Do you think WWI was avoidable?

1 Answer
Jan 15, 2016

I would think not...Europe at that time was a crucible of tensions:

Explanation:

WWI came from various directions (among others):

1) Super-Powers growing (economically, politically, technologically) and colliding one against the other;
2) Great but old empires disintegrating and presenting an opportunity for extremists or national minorities to get even;
3) Imperialism and nationalism fuelling the idea of ''we can have more'' or ''we can have something that we think is rightfully our''.
4) Technology and new weapons;
5) An absurd and incredibly convoluted system of alliances that, like a house of cards, can create a chain reaction of interventions in a war that probably nobody really want.

During the period just before WWI in Europe you have two great empires; Russia and Austria-Hungary, ideally mighty and strong but in reality corroded from the inside by great problems and difficulties: they contain populations that want to be free or join another nation (as for the north-east of Italy under Austrian domain but basically composed by Italians or the great cauldron of the Balkans fractioned into many separate national realities seeking for independence or autonomy) and have old style kind of governments and rulers (the Tsar and the Emperor) too ancient minded and unable to adapt themselves to the modern realities and the growing needs of the people (the social and political unrest and the terrible toll of the war will lead to the revolution in Russia).

England and Germany are continuously antagonizing one another on acquiring new colonies, on the seas and, basically, on the global market like two bullies in the playground flexing their muscles and circling one another and waiting for the right moment to strike to the other.

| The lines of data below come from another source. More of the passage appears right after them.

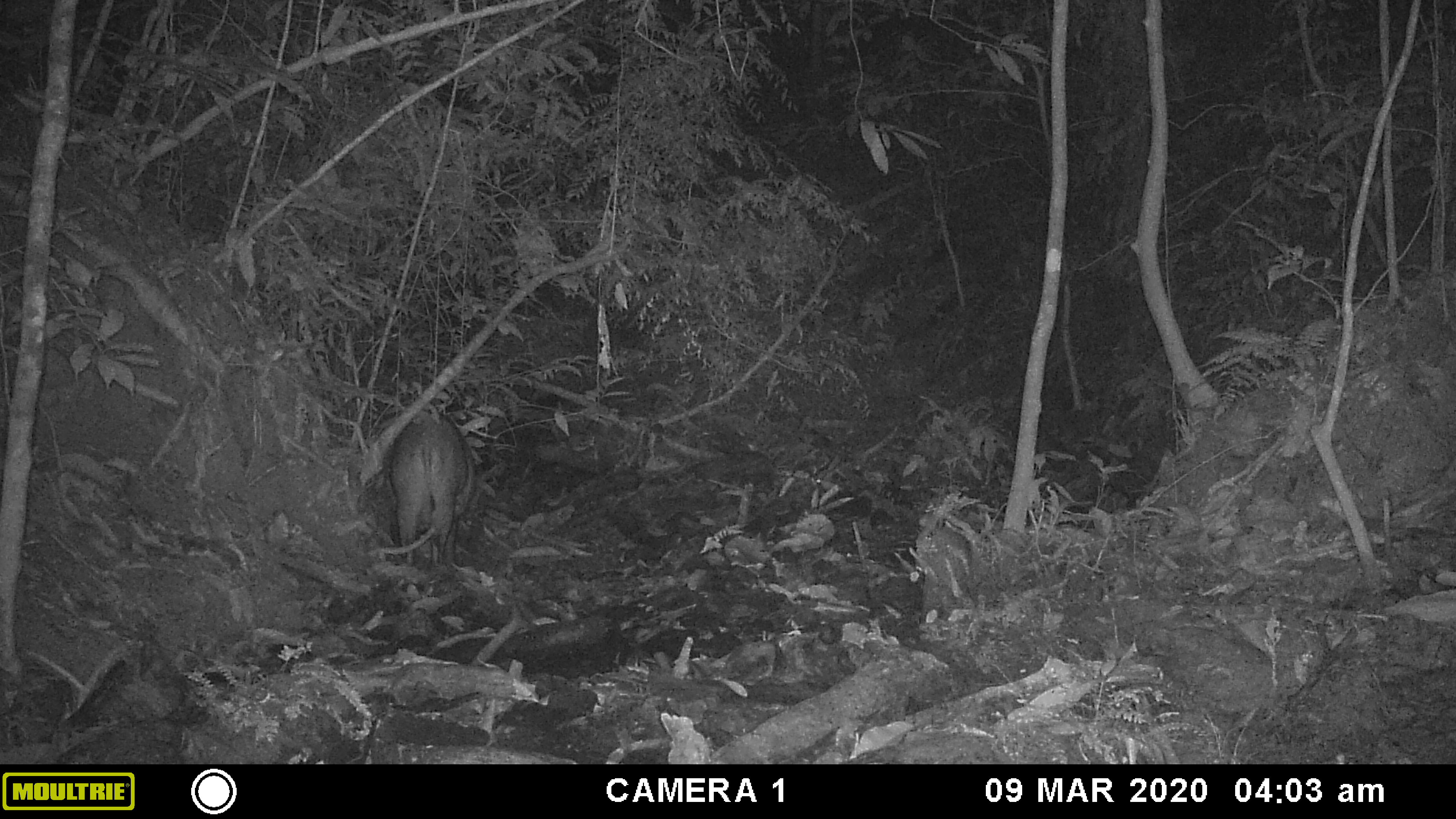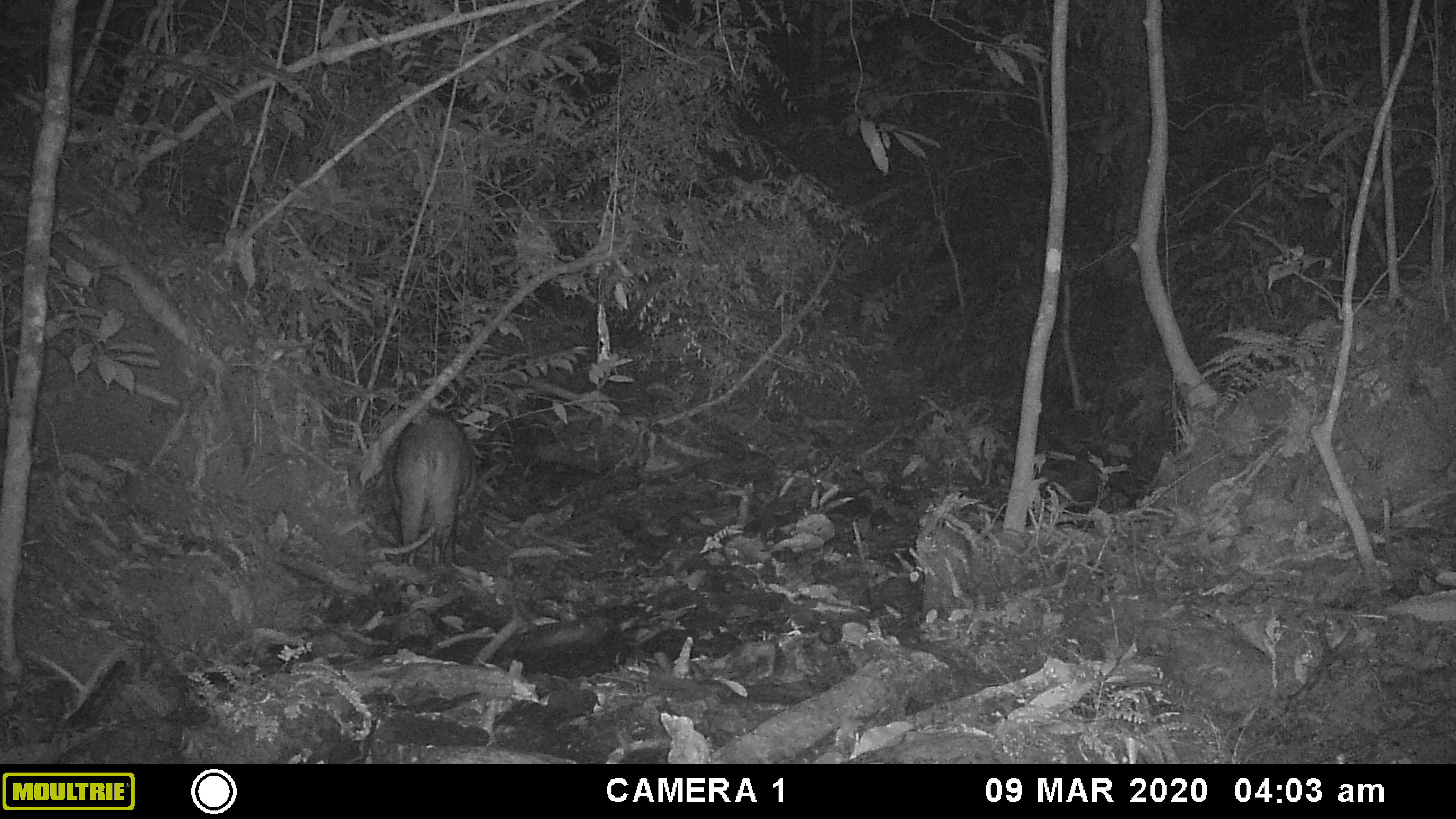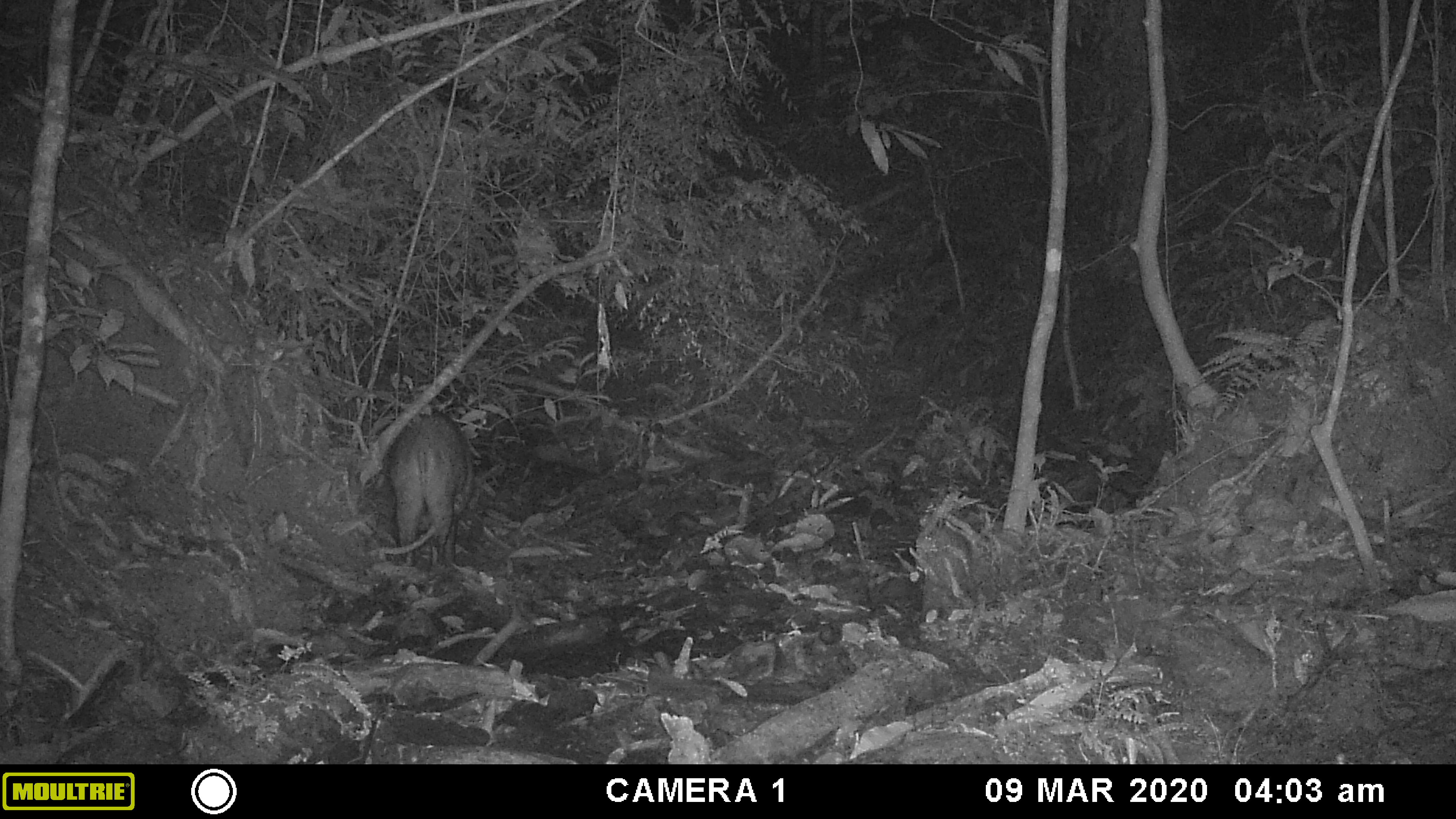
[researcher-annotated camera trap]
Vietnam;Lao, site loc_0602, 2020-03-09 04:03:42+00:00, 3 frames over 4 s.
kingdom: Animalia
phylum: Chordata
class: Mammalia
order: Artiodactyla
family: Suidae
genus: Sus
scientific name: Sus scrofa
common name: eurasian wild pig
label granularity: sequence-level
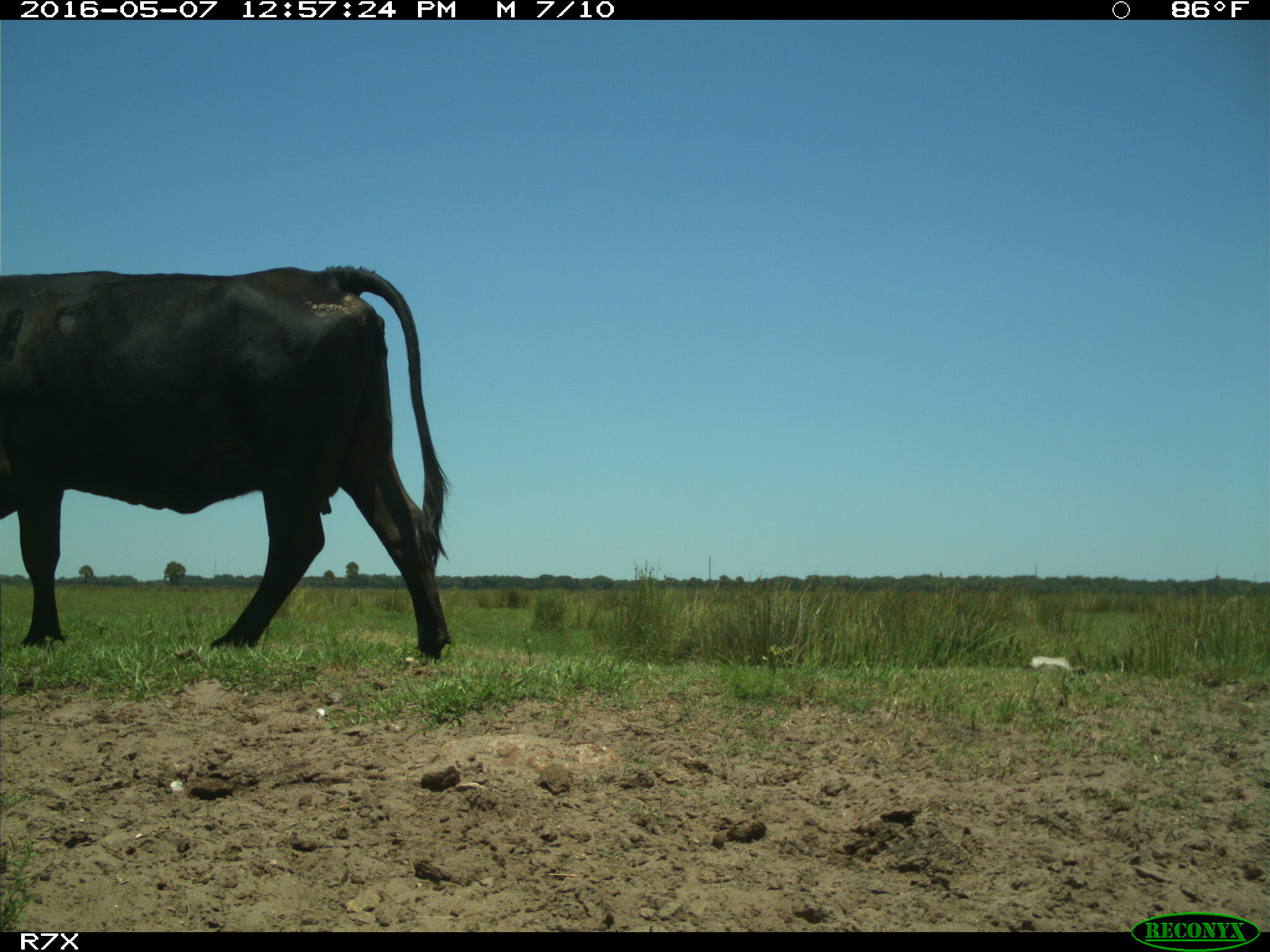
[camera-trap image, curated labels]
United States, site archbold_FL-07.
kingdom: Animalia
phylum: Chordata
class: Mammalia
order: Artiodactyla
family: Bovidae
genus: Bos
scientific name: Bos taurus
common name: domestic cow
Bos taurus (domestic cow).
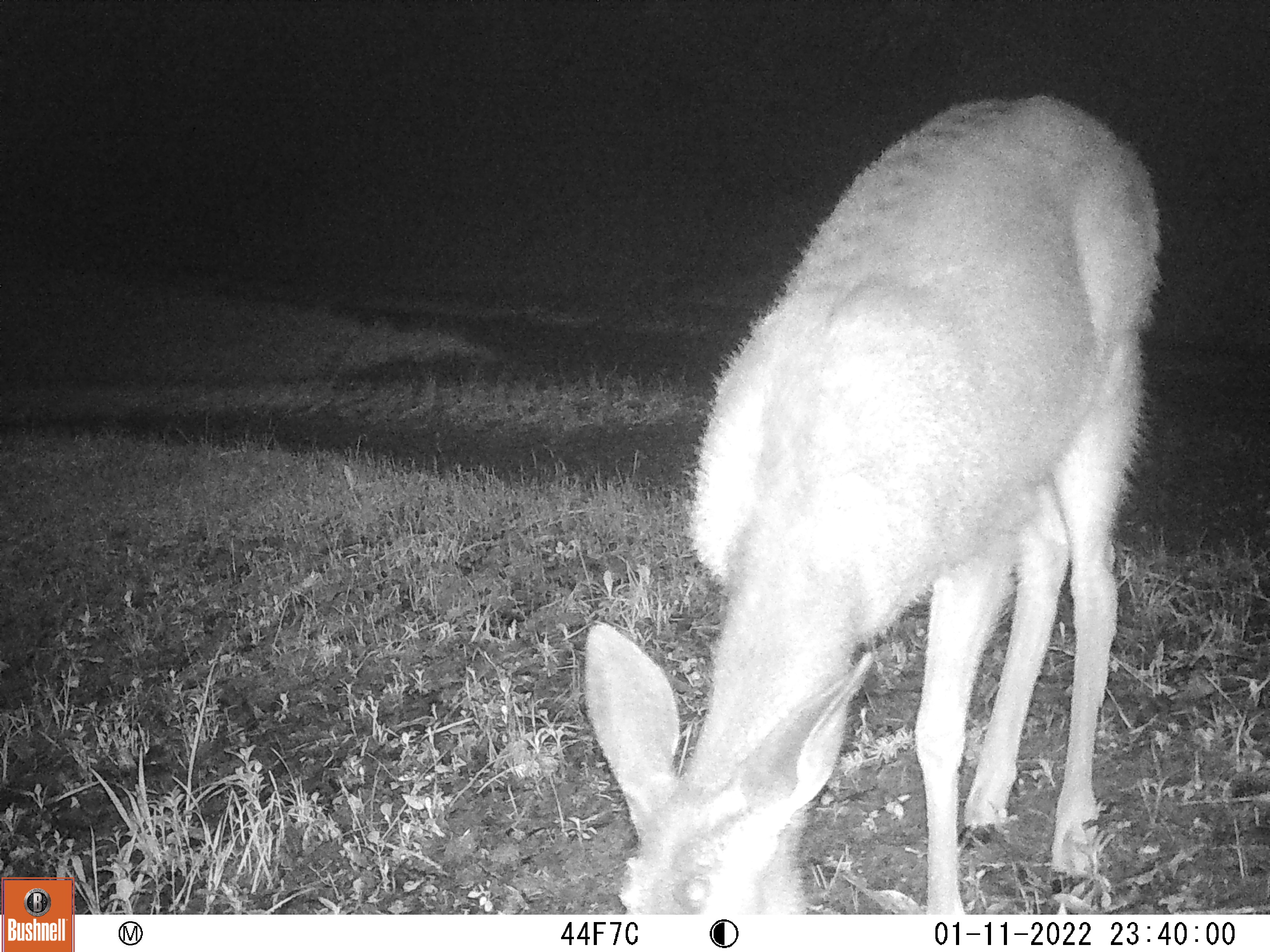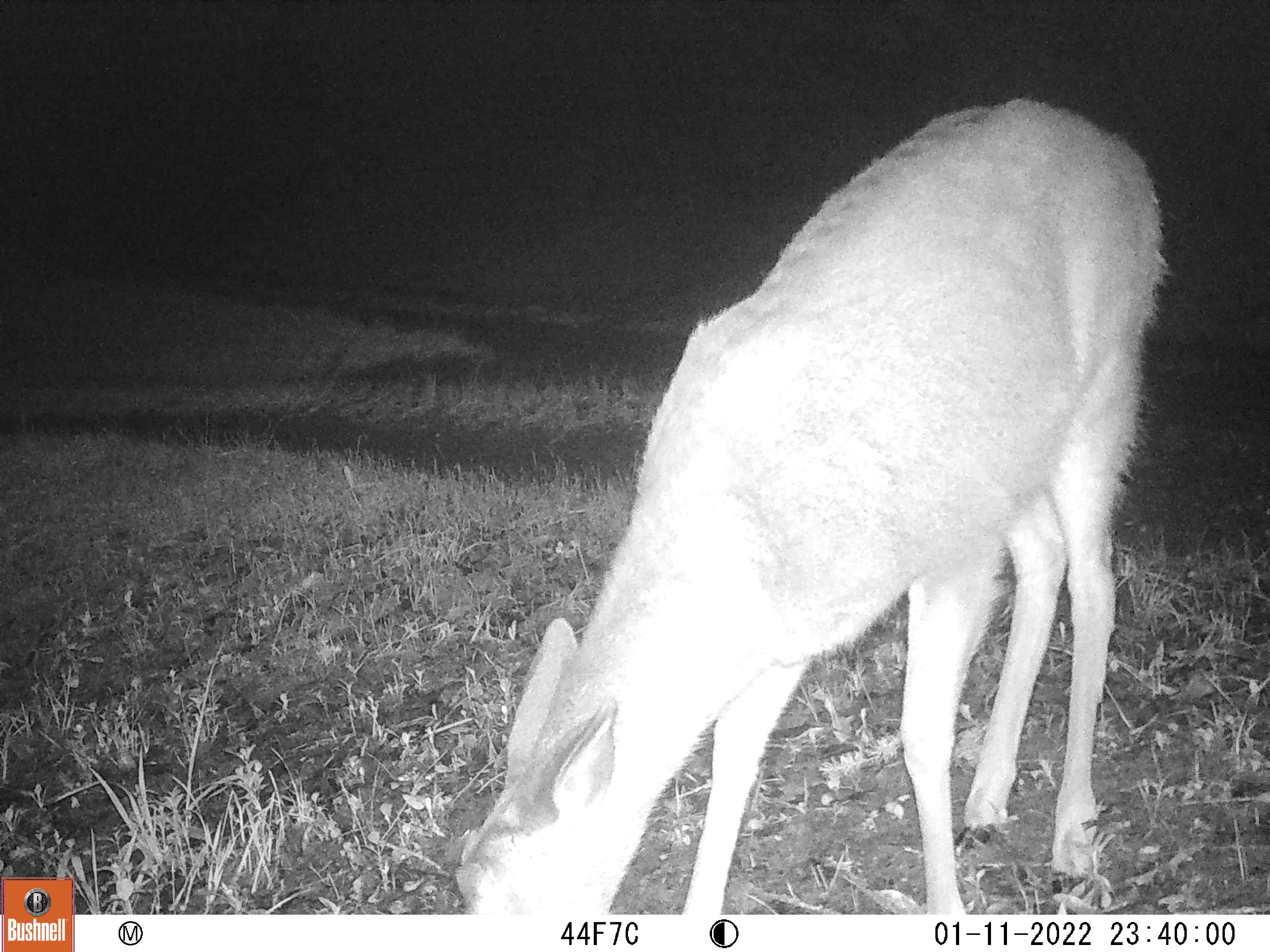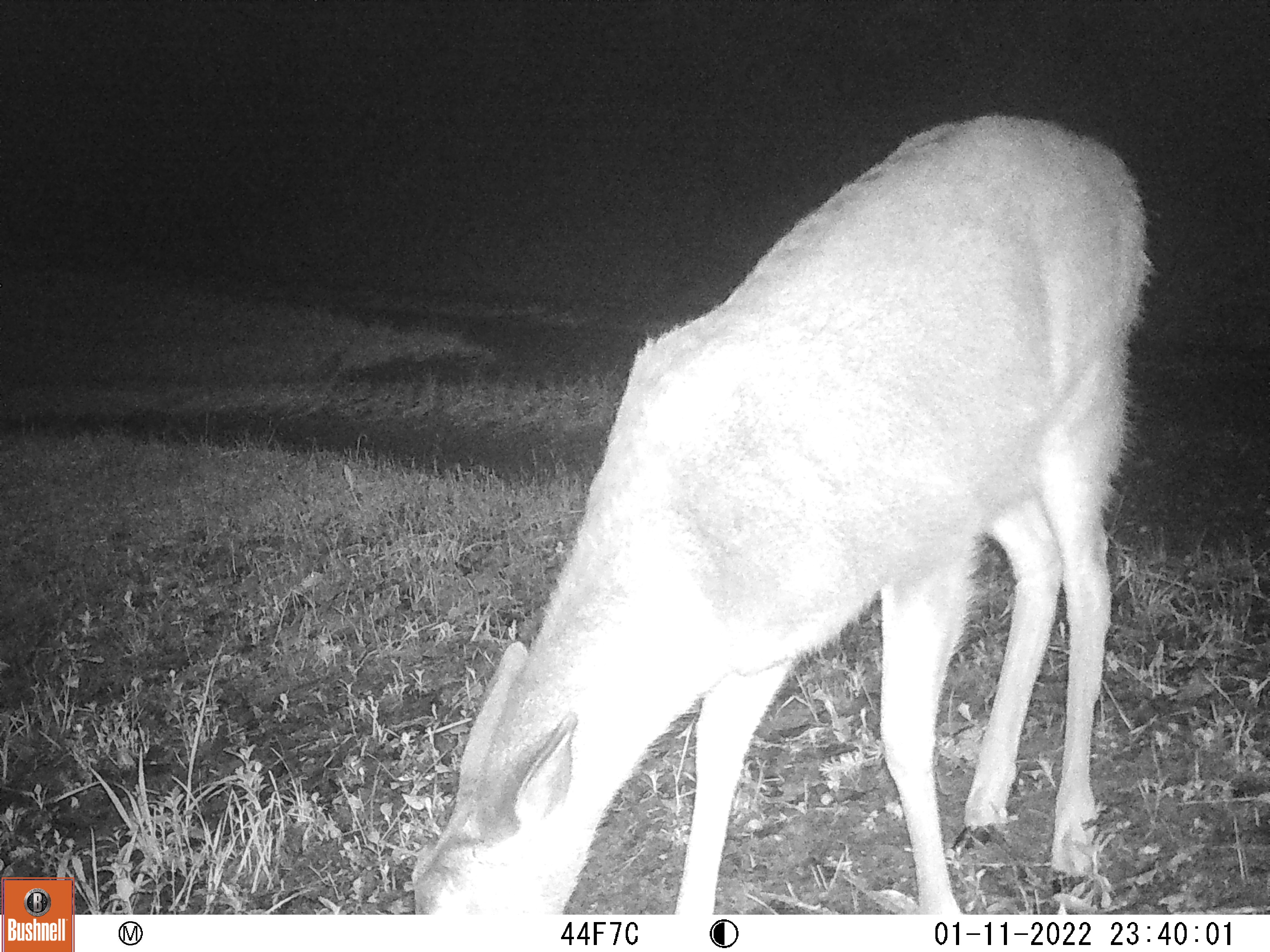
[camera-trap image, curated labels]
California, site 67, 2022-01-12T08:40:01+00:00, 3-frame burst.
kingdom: Animalia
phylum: Chordata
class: Mammalia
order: Artiodactyla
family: Cervidae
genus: Odocoileus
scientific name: Odocoileus hemionus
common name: mule deer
Mule deer (Odocoileus hemionus).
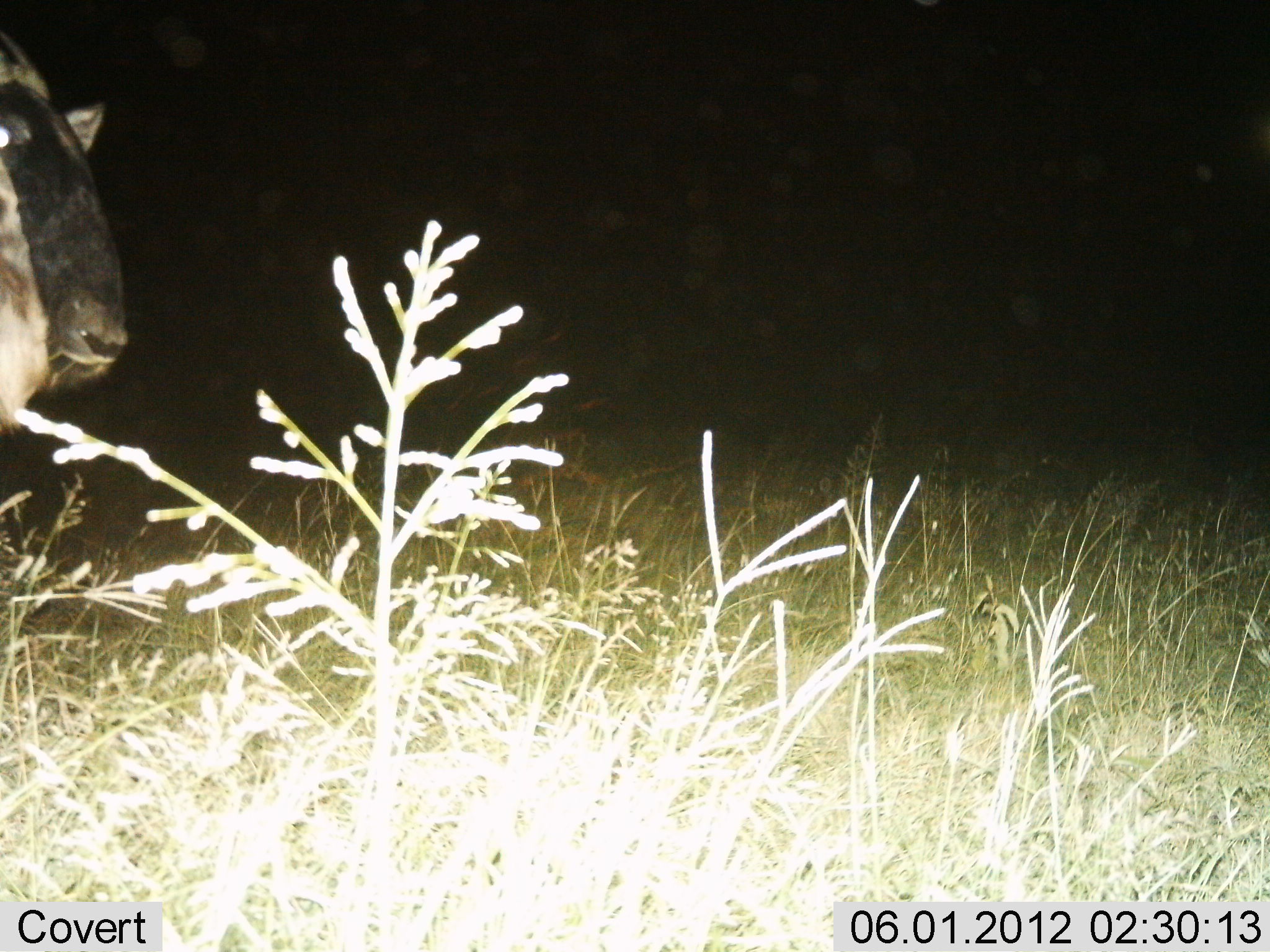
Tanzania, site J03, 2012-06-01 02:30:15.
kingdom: Animalia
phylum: Chordata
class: Mammalia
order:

The armies and strategies are not in resonance with technology and science anymore. Old style generals and military structures are presented with new and terribly destructive weapons that ''need'' to be tested in a way or another even if the persons that should use them are not completely sure how to use them or which consequences their use will have.

Basically I think that WWI was the inevitable consequence of a European social and political structure that needed a confrontation.